Data records >>
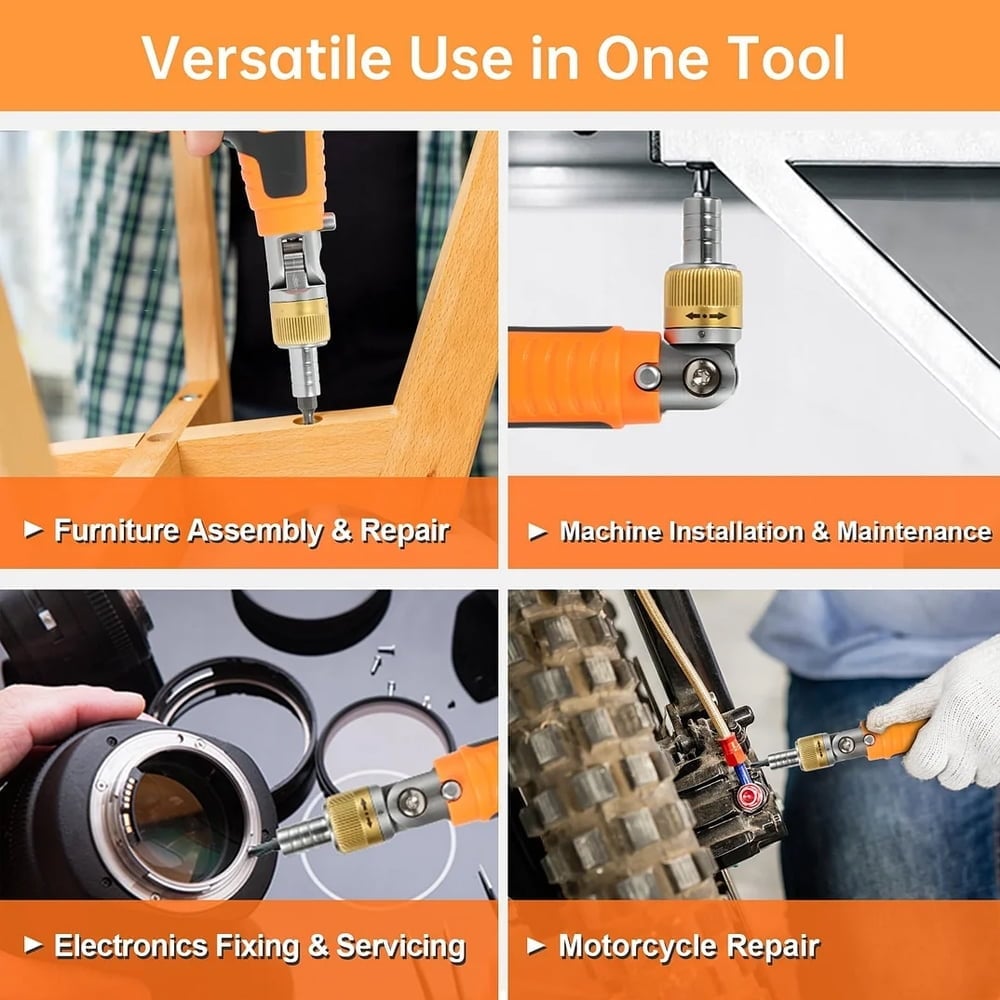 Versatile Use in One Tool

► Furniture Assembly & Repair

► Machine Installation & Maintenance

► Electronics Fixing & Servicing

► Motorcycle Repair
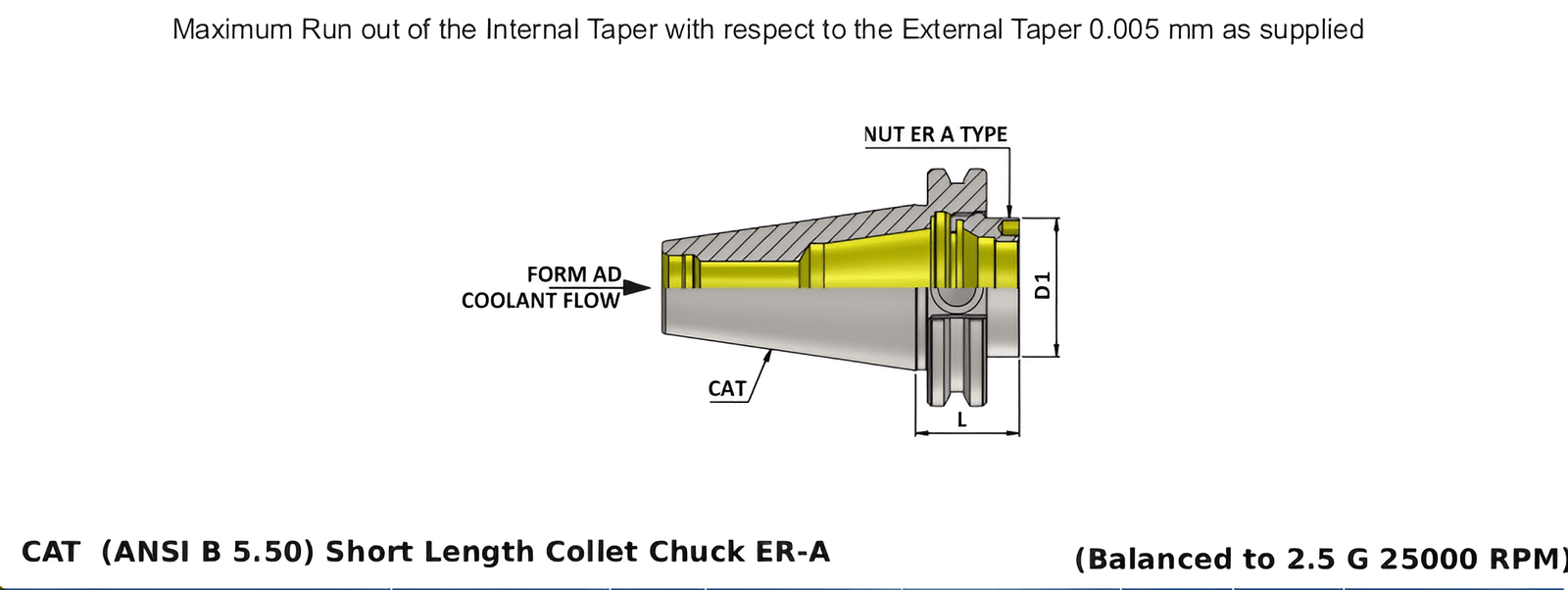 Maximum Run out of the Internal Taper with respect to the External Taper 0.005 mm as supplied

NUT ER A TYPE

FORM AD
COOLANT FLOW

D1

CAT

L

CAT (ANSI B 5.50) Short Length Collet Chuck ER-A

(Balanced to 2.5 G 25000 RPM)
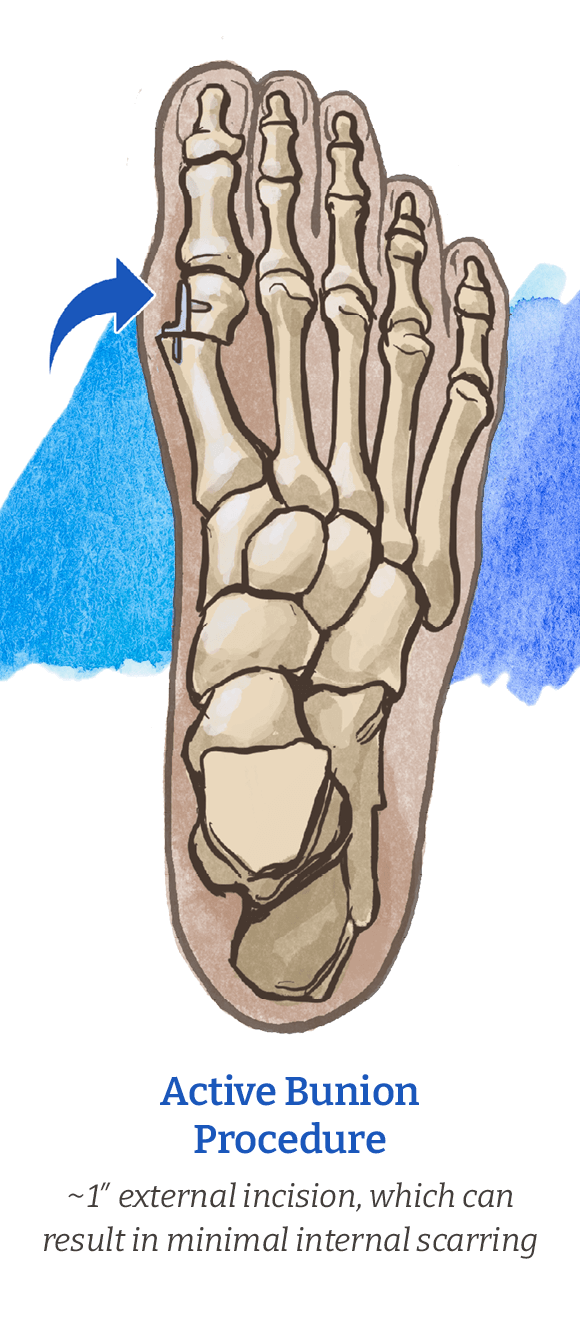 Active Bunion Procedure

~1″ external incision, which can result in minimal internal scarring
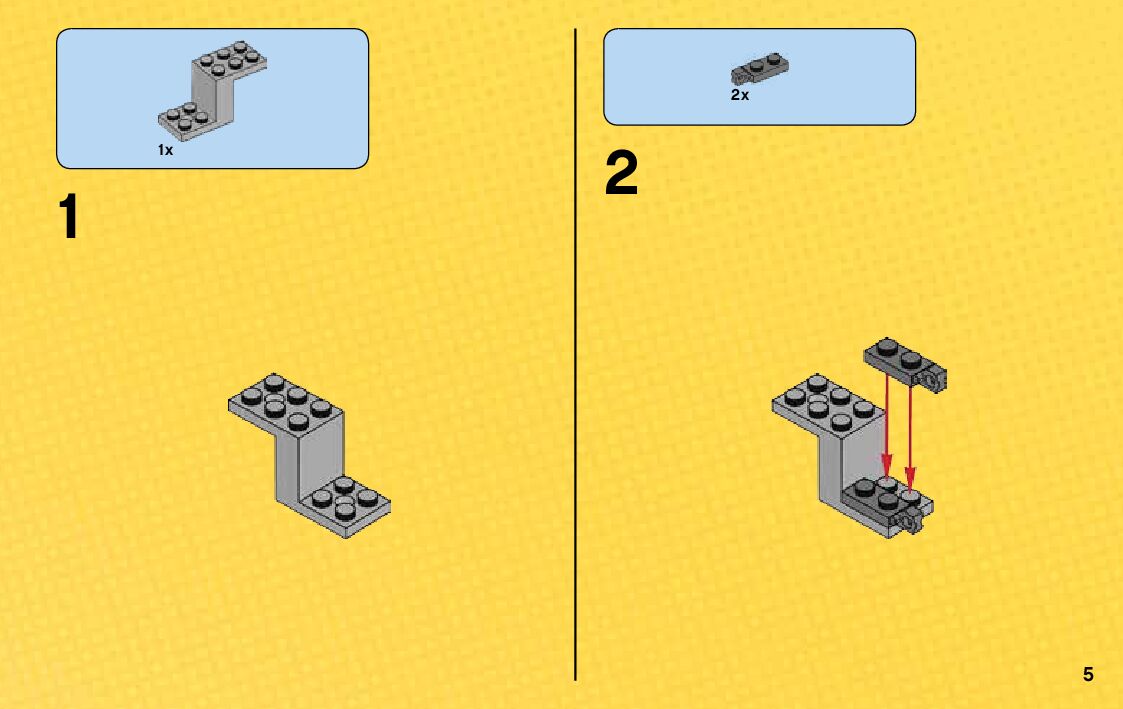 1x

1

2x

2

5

What is expected >>
Within the listing above, copy each line that has the string "Repair".

Exercise solution >>
► Furniture Assembly & Repair
► Motorcycle Repair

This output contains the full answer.